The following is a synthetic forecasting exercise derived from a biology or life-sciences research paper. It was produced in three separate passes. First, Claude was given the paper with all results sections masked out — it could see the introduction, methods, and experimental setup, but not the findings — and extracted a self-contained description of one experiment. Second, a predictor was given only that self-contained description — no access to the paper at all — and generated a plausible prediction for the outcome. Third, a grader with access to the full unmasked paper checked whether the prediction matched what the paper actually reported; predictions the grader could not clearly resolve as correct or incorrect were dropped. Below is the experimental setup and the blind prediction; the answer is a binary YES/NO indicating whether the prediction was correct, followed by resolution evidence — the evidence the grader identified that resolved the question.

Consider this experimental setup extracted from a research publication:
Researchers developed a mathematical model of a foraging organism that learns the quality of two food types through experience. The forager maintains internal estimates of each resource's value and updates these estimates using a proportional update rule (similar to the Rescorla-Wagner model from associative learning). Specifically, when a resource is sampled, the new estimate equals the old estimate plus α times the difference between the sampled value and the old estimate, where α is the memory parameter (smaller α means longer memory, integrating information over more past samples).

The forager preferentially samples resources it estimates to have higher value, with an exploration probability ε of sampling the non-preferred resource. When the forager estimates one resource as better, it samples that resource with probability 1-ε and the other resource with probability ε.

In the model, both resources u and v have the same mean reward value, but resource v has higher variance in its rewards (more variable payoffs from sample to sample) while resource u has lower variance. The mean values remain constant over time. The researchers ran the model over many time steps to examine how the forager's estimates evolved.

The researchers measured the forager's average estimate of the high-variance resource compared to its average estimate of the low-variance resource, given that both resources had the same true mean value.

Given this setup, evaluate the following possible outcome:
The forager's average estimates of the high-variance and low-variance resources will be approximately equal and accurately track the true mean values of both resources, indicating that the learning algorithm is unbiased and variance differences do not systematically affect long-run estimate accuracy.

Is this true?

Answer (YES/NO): NO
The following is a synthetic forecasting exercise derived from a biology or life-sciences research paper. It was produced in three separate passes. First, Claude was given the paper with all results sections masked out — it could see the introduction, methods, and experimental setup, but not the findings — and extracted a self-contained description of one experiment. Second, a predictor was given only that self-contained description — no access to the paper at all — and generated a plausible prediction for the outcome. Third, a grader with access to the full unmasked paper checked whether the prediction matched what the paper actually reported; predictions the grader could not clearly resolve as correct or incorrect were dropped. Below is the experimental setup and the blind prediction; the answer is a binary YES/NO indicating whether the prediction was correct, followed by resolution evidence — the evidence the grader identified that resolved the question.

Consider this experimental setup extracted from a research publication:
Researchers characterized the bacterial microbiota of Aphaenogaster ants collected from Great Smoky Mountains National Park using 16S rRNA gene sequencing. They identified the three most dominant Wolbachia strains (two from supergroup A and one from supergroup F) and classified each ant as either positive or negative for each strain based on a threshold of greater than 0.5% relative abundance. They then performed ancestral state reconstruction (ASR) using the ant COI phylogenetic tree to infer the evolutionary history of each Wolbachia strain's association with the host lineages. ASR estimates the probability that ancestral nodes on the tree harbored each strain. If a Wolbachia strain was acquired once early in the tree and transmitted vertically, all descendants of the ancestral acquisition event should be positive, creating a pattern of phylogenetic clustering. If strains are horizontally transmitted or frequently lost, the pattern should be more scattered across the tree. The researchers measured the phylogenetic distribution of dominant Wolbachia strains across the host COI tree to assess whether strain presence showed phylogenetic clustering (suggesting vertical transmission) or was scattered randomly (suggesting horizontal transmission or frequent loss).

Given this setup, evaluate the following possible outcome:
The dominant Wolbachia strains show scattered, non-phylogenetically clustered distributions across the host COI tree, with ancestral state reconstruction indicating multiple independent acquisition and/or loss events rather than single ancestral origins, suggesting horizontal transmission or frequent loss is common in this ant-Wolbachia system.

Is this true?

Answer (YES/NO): NO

What you have to do
Every record above must be repeated word for word.

Task answer
The following is a synthetic forecasting exercise derived from a biology or life-sciences research paper. It was produced in three separate passes. First, Claude was given the paper with all results sections masked out — it could see the introduction, methods, and experimental setup, but not the findings — and extracted a self-contained description of one experiment. Second, a predictor was given only that self-contained description — no access to the paper at all — and generated a plausible prediction for the outcome. Third, a grader with access to the full unmasked paper checked whether the prediction matched what the paper actually reported; predictions the grader could not clearly resolve as correct or incorrect were dropped. Below is the experimental setup and the blind prediction; the answer is a binary YES/NO indicating whether the prediction was correct, followed by resolution evidence — the evidence the grader identified that resolved the question.

Consider this experimental setup extracted from a research publication:
Researchers developed a mathematical model of a foraging organism that learns the quality of two food types through experience. The forager maintains internal estimates of each resource's value and updates these estimates using a proportional update rule (similar to the Rescorla-Wagner model from associative learning). Specifically, when a resource is sampled, the new estimate equals the old estimate plus α times the difference between the sampled value and the old estimate, where α is the memory parameter (smaller α means longer memory, integrating information over more past samples).

The forager preferentially samples resources it estimates to have higher value, with an exploration probability ε of sampling the non-preferred resource. When the forager estimates one resource as better, it samples that resource with probability 1-ε and the other resource with probability ε.

In the model, both resources u and v have the same mean reward value, but resource v has higher variance in its rewards (more variable payoffs from sample to sample) while resource u has lower variance. The mean values remain constant over time. The researchers ran the model over many time steps to examine how the forager's estimates evolved.

The researchers measured the forager's average estimate of the high-variance resource compared to its average estimate of the low-variance resource, given that both resources had the same true mean value.

Given this setup, evaluate the following possible outcome:
The forager's average estimates of the high-variance and low-variance resources will be approximately equal and accurately track the true mean values of both resources, indicating that the learning algorithm is unbiased and variance differences do not systematically affect long-run estimate accuracy.

Is this true?

Answer (YES/NO): NO
The following is a synthetic forecasting exercise derived from a biology or life-sciences research paper. It was produced in three separate passes. First, Claude was given the paper with all results sections masked out — it could see the introduction, methods, and experimental setup, but not the findings — and extracted a self-contained description of one experiment. Second, a predictor was given only that self-contained description — no access to the paper at all — and generated a plausible prediction for the outcome. Third, a grader with access to the full unmasked paper checked whether the prediction matched what the paper actually reported; predictions the grader could not clearly resolve as correct or incorrect were dropped. Below is the experimental setup and the blind prediction; the answer is a binary YES/NO indicating whether the prediction was correct, followed by resolution evidence — the evidence the grader identified that resolved the question.

Consider this experimental setup extracted from a research publication:
Researchers characterized the bacterial microbiota of Aphaenogaster ants collected from Great Smoky Mountains National Park using 16S rRNA gene sequencing. They identified the three most dominant Wolbachia strains (two from supergroup A and one from supergroup F) and classified each ant as either positive or negative for each strain based on a threshold of greater than 0.5% relative abundance. They then performed ancestral state reconstruction (ASR) using the ant COI phylogenetic tree to infer the evolutionary history of each Wolbachia strain's association with the host lineages. ASR estimates the probability that ancestral nodes on the tree harbored each strain. If a Wolbachia strain was acquired once early in the tree and transmitted vertically, all descendants of the ancestral acquisition event should be positive, creating a pattern of phylogenetic clustering. If strains are horizontally transmitted or frequently lost, the pattern should be more scattered across the tree. The researchers measured the phylogenetic distribution of dominant Wolbachia strains across the host COI tree to assess whether strain presence showed phylogenetic clustering (suggesting vertical transmission) or was scattered randomly (suggesting horizontal transmission or frequent loss).

Given this setup, evaluate the following possible outcome:
The dominant Wolbachia strains show scattered, non-phylogenetically clustered distributions across the host COI tree, with ancestral state reconstruction indicating multiple independent acquisition and/or loss events rather than single ancestral origins, suggesting horizontal transmission or frequent loss is common in this ant-Wolbachia system.

Is this true?

Answer (YES/NO): NO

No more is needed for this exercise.